The aforementioned results provide a geometric picture that is consistent with galaxy evolution scenarios where star-forming galaxies accrete co-planer gas within a narrow streams with opening angles of about 40 degrees, providing fuel for new stars that produce metal-enriched galactic scale outflows with wide opening angles of 100 degrees, while red galaxies exist passively due to reduced gas reservoirs. These conclusions are based on Mg ii observations, however both infalling gas and outflowing are expected to contain multi-phased gas.

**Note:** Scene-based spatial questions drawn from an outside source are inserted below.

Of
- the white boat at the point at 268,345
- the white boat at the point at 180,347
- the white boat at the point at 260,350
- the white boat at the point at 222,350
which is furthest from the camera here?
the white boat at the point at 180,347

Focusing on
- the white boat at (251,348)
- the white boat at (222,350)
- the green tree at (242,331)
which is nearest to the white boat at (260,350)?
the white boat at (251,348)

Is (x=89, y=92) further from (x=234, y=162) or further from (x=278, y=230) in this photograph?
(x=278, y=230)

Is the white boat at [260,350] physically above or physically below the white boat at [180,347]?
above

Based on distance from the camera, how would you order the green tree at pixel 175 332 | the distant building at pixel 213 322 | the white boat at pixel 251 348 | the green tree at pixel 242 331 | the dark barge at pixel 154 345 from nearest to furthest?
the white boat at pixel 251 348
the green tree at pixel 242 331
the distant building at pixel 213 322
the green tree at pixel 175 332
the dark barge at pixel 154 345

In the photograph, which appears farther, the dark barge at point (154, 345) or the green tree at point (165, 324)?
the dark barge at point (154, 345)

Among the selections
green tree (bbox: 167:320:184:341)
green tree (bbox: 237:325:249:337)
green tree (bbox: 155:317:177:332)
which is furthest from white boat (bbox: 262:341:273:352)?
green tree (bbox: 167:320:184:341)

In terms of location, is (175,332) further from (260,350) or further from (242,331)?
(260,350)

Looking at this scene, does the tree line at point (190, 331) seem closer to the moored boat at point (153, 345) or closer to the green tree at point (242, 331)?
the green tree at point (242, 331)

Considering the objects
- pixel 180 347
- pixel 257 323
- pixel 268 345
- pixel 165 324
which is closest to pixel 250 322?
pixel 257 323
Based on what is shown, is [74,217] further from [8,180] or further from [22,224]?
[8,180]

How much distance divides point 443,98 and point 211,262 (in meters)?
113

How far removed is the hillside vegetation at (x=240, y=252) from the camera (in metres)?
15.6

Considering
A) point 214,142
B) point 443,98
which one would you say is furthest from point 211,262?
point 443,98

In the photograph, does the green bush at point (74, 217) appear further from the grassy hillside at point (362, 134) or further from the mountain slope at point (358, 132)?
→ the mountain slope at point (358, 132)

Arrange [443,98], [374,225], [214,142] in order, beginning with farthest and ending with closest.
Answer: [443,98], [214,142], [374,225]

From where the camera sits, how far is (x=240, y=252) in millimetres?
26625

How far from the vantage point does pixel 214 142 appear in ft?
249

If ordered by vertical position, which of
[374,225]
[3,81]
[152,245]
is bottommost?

Mathes et al. (2014) first attempted to address the azimuthal angle dependence for highly ionized gas traced by O vi and found it to have a spatially uniform distribution out to 300 kpc. Using a larger sample of O vi absorption selected galaxies, Kacprzak et al. (2015) reported a bimodality in the azimuthal angle distribution of gas around galaxies within 200 kpc. Similar to Mg ii, they found that O vi is commonly detected within opening angles of 20–40 degrees of the galaxy projected major axis and within opening angles of at least 60 degrees along the projected minor axis. Again similar to Mg ii, weaker equivalent width systems tend to reside on along the project major axis. This would be expected for either lower column density, lower kinematic dispersion or low metallicity (or a combination thereof) gas accreting towards the galaxy major axis. Different from the Mg ii results, non-detections of O vi exist almost exclusively between 20–60 degrees, suggesting that O vi is not mixed throughout the circumgalactic medium and remains confined within the accretion filaments and the gas outflows.

Further supporting this bimodality accretion/outflow picture is the recent work using H i 21-cm absorption to probe the circumgalactic medium within impact parameters of < 35 kpc around z < 0.4 galaxies. (Dutta et al., 2016) found that the majority of their absorbers (nine) exists along the projected major axis and a few (three) exists along the projected minor axis. The data are supportive of high column density co-planer H i thick-disk around these galaxies. In addition, the three minor axis absorption systems all reside within 15 kpc, therefore they conclude that these low impact parameter minor axis systems could originate from warps in these thick and extended H i disks.

Although gas geometry is highly suggestive of (and consistent with) our exception of gas accretion onto star-forming galaxies, it alone is not sufficient enough to determine if gas is actually fact accreting onto galaxies. Gas and relative gas-galaxy kinematics can provide additional data that can be used to address whether we are detecting gas accretion or not.